*TEXTO DE ESTUDO*.
◇ ◇ ◇ ◇ ◇

Brinquedos de meninas,
brinquedos de meninos
“Definimos que os alunos teriam um horário
reservado duas vezes na semana para brincar. Compramos os brinquedos e os
dividimos em duas caixas: uma com bonecas e utensílios de cozinha e a outra com
carrinhos e bonecos. No começo, os alunos faziam questionamentos e houve um
pouco de resistência tanto dos meninos quanto das meninas, mas a gente ia
conversando e as crianças acabaram entrando na brincadeira. Toda vez que
terminava, fazíamos uma roda e conversávamos sobre o que eles tinham achado. E,
com o tempo, percebemos que eles passavam a ter novas atitudes. As crianças
percebiam qual era o discurso socialmente aceito, mas tinham a oportunidade de
vivenciar situações diferentes e ter questionamentos que as ajudavam a ter uma
outra visão.
Este tipo de trabalho é importante para
contribuir com a superação das desigualdades quanto às questões de gênero em
situações de divisão do trabalho doméstico e do cuidado com os filhos, por
exemplo. Estas situações vivenciadas pelas crianças podem contribuir na medida
em que problematizam e desconstroem estereótipos, mostram que é possível viver
com respeito e construir uma sociedade mais justa tanto para as mulheres quanto
para os homens, na medida em que conseguem viver melhor a questão da
afetividade e do cuidar. E isso melhora a vida de ambos”.
Relato da então
coordenadora pedagógica, Edna Oliveira Telles, sobre atividade que desenvolveu
com crianças do 1º ao 5º do ensino fundamental na Escola Municipal EMEF Ernani
Silva Bruno, na região do Jaraguá, na cidade de São Paulo. (Leia também artigo escrito pela professora Edna)
Acesso, permanência e
qualidade
De acordo com a professora Samanta Stockler,
é importante pensar a relação entre educação e gênero tanto com o intuito de
promover uma sociedade menos machista, com a garantia de direito para todas as
pessoas, quanto para se pensar no acesso, na permanência e na qualidade do
ensino independente do gênero ou da orientação sexual do estudante. “Temos que
pensar, também, nas questões de gênero na Educação de Jovens e Adultos (EJA),
por exemplo, porque um número grande de mulheres com mais de 40 e 50 anos não estão
frequentando as salas de aula e as que estão presentes têm sérias dificuldades
de permanência”, alertou.

◇ ◇ ◇ ◇ ◇

*INFORMAÇÕES FORNECIDAS*.
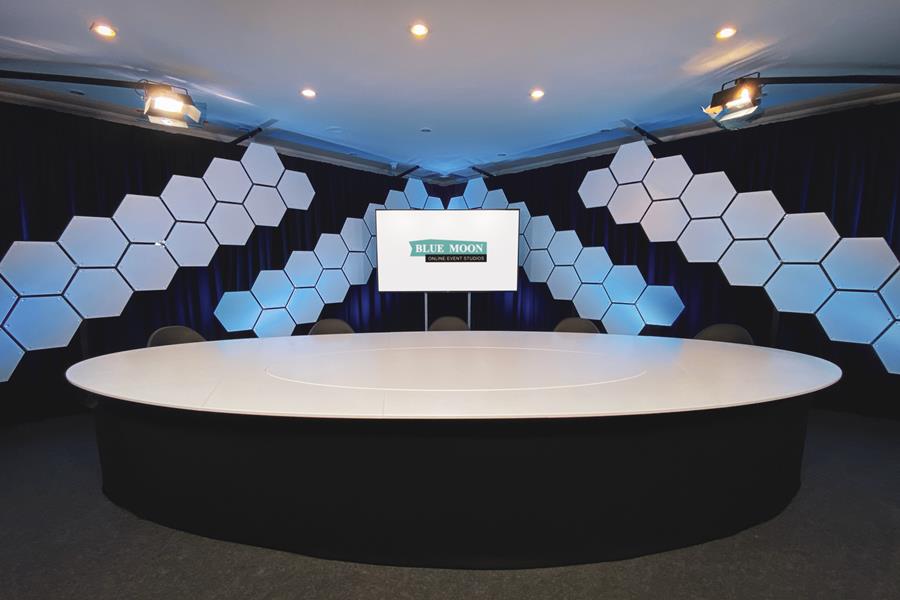 Flanders Expo en Blue Moon online event studio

◇ ◇ ◇ ◇ ◇

*DETALHES DA TAREFA*. Retome o texto sobre educação e questões de gênero, continuando-o logo após a última frase apresentada.

*RESPOSTA ESCRITA*.
Formação dos
profissionais da educação
“Além do trabalho com os brinquedos que
socialmente eram tidos como do sexo masculino ou do sexo feminino, como
diretora tive oportunidade de ampliar isso para o restante da escola, sempre
utilizando a formação de professores e de toda a equipe e discutindo estas
questões com as monitoras das creches dentro do horário de trabalho. E, neste
sentido, tivemos oportunidade de fazer atividades para além dos investimentos
específicos para formação continuada dos profissionais, convidando todos à
reflexão.
Nestas formações, nós começamos tratando de
práticas e estereótipos, passando por questões de gênero e identidade sexual.
Mas infelizmente estas iniciativas ainda não são institucionalizadas, com o
apoio da Secretaria, e acabam dependendo da atitude de uma ou outra gestora.
Eu tenho sido convidada por outras escolas
para dar formação de equipes e, no ano passado, tivemos um simpósio em que
discutimos o direito da criança brincar e as questões de gênero. O problema é
que se não for algo institucionalizado, os resultados ficam limitados pela
dificuldade em se trabalhar a longo prazo, dependendo de pessoas e escolas que tenham
condições de discutir estas temáticas.
A formação de professores e da equipe em
geral é essencial para se fazer discussões e refletir sobre a igualdade e sobre
a exclusão que os estereótipos de gênero podem ocasionar. Desta forma, há uma
mudança no dia a dia da prática docente e da escola como um todo, contribuindo
com o encaminhamento para vários conflitos que já aparecem no ambiente da
escola”
Relato da diretora da
escola de educação infantil, Liane Rizzato, sobre as atividades que desenvolveu
com os demais profissionais da escola EMEB Professora Ilda Maria Alves
Paschoalatto, localizada na cidade de Jundiaí, em São Paulo. (Leia artigo publicado pela diretora Liane)
Além disso, Samanta destacou que a discussão
de gênero aborda não apenas mulheres, mas também “a relação entre homens e
mulheres, a construção ideológica e as políticas públicas”. “Tanto no ensino
fundamental, quando no médio, ainda temos problemas sérios de permanência dos
meninos negros e pobres no sistema de ensino”. Quanto às mulheres que não
estudaram na idade certa, a professora explicou que a dificuldade que enfrentam
se constitui como consequência das desigualdades de gênero dos anos 1970 e
1980. “É uma realidade que tem a ver com o processo histórico geral de exclusão
das mulheres: com a necessidade precoce no mercado de trabalho, com o fato de
as famílias não priorizarem o estudo das meninas, com a necessidade de cuidarem
da família e com a ausência de companheiros que compartilhassem esta
responsabilidade”, enumerou.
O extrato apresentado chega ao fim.